INEP Revalida - Exame Nacional de Revalidação de Diplomas Médicos — Prova 2025

Enunciado

Homem de 68 anos em quimioterapia paliativa para câncer gástrico avançado é internado devido à queda do estado geral e dispneia. Ao ser atendido, apresenta Saturação de O2 de 86%, sendo prescrita oxigenioterapia. A tomografia computadorizada de tórax evidencia padrão sugestivo de extensa linfangite carcinomatosa bilateral e pequeno derrame pleural à esquerda. Apesar do registro em prontuário da “diretiva antecipada de vontade” de não ser submetido a procedimentos invasivos, um de seus filhos insiste que o paciente seja submetido à ventilação mecânica invasiva. Nesse caso, a conduta adequada diante da piora respiratória do paciente é

Alternativas

  1. A) realizar a intubação orotraqueal.
  2. B) prescrever morfina por via parenteral.
  3. C) realizar toracocentese terapêutica à esquerda.
  4. D) instituir ventilação não invasiva seguida de intubação orotraqueal.

Pérola Clínica

Diretiva antecipada de vontade + piora respiratória em paciente paliativo → Foco em conforto, morfina para dispneia.

Resumo-Chave

Em pacientes com diretivas antecipadas de vontade que recusam procedimentos invasivos, a prioridade é o controle de sintomas e o conforto. A morfina é eficaz no alívio da dispneia em pacientes em cuidados paliativos, mesmo na ausência de dor, atuando na percepção central da falta de ar.

Contexto Educacional

Este caso ilustra um dilema ético comum em cuidados paliativos, onde a autonomia do paciente, expressa através de diretivas antecipadas de vontade, entra em conflito com o desejo da família. As diretivas antecipadas de vontade são instrumentos legais e éticos que permitem ao paciente decidir sobre tratamentos futuros, garantindo que suas preferências sejam respeitadas mesmo quando incapaz de se comunicar. A linfangite carcinomatosa é uma causa de dispneia progressiva e refratária em pacientes com câncer avançado. Nesses casos, o objetivo principal do tratamento é o controle de sintomas e a promoção do conforto. A morfina é a medicação de escolha para o manejo da dispneia em pacientes paliativos, mesmo na ausência de dor, pois atua nos receptores opioides centrais, modulando a percepção da falta de ar e reduzindo a ansiedade. Apesar da insistência familiar, a equipe médica tem o dever ético de respeitar a vontade do paciente. A intubação orotraqueal e a ventilação mecânica invasiva seriam procedimentos invasivos que o paciente expressamente recusou. O foco deve ser em medidas de conforto, como a oxigenioterapia e a analgesia/sedação com morfina, para aliviar o sofrimento respiratório, proporcionando uma morte digna.

Perguntas Frequentes

O que são diretivas antecipadas de vontade e qual sua importância?

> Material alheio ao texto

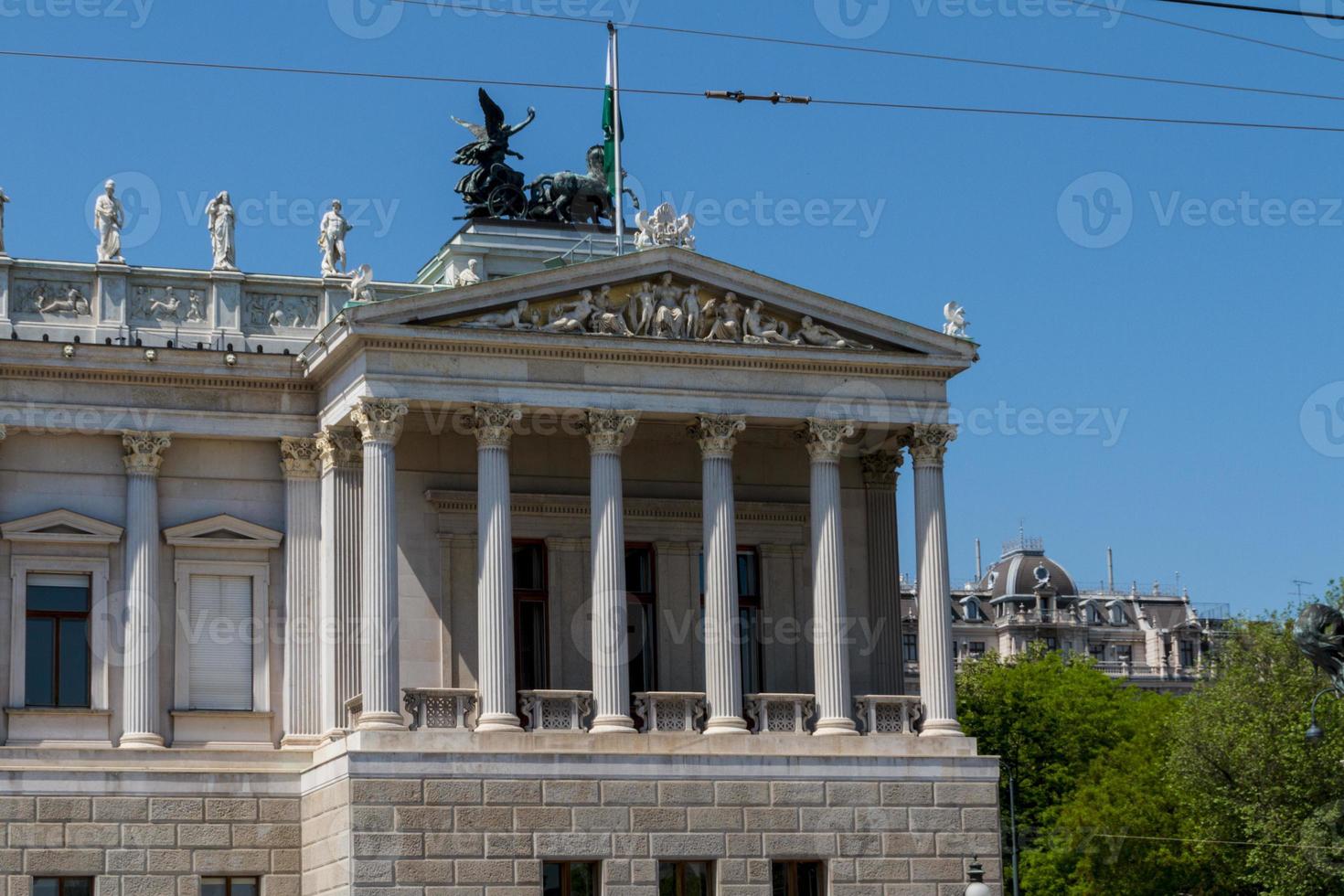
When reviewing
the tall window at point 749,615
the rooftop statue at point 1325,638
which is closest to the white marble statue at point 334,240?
the tall window at point 749,615

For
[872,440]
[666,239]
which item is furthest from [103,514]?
[872,440]

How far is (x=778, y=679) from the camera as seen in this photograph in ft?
159

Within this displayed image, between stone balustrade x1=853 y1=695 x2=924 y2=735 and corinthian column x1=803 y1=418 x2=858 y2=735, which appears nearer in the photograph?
corinthian column x1=803 y1=418 x2=858 y2=735

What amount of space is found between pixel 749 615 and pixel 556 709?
6146mm

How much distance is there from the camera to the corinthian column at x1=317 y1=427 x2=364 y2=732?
4503 cm

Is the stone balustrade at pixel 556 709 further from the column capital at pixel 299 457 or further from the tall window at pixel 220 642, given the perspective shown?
the column capital at pixel 299 457

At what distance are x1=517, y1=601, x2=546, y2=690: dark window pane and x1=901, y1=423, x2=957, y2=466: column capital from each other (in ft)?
26.3

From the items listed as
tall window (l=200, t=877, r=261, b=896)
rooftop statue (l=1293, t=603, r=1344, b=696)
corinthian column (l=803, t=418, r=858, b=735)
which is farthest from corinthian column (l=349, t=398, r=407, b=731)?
rooftop statue (l=1293, t=603, r=1344, b=696)

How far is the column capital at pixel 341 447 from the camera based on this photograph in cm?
4588

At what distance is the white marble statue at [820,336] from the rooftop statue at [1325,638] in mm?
16167

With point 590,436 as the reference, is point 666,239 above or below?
above

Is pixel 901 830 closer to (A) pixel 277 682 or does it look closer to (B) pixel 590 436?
(B) pixel 590 436

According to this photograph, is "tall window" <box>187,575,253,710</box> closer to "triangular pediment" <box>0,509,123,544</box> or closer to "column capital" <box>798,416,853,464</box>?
"triangular pediment" <box>0,509,123,544</box>

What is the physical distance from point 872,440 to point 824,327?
11.3 feet
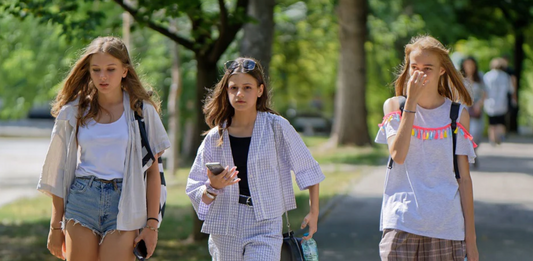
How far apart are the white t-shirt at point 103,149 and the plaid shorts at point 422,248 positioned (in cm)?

As diretivas antecipadas de vontade são documentos legais onde o paciente expressa suas preferências sobre tratamentos médicos futuros, caso não possa mais se comunicar. Elas garantem a autonomia do paciente e guiam as decisões da equipe médica.

Como a morfina atua no alívio da dispneia em pacientes paliativos?

A morfina atua no sistema nervoso central, diminuindo a percepção da dispneia e a ansiedade associada à falta de ar, além de reduzir o trabalho respiratório. É uma medicação de primeira linha para o controle da dispneia refratária em cuidados paliativos.

Qual a abordagem quando há conflito entre a vontade do paciente e a família?

A vontade do paciente, expressa em diretivas antecipadas, deve prevalecer. A equipe médica deve dialogar com a família, explicando a decisão do paciente e os princípios éticos e legais que a sustentam, focando no conforto e dignidade do paciente.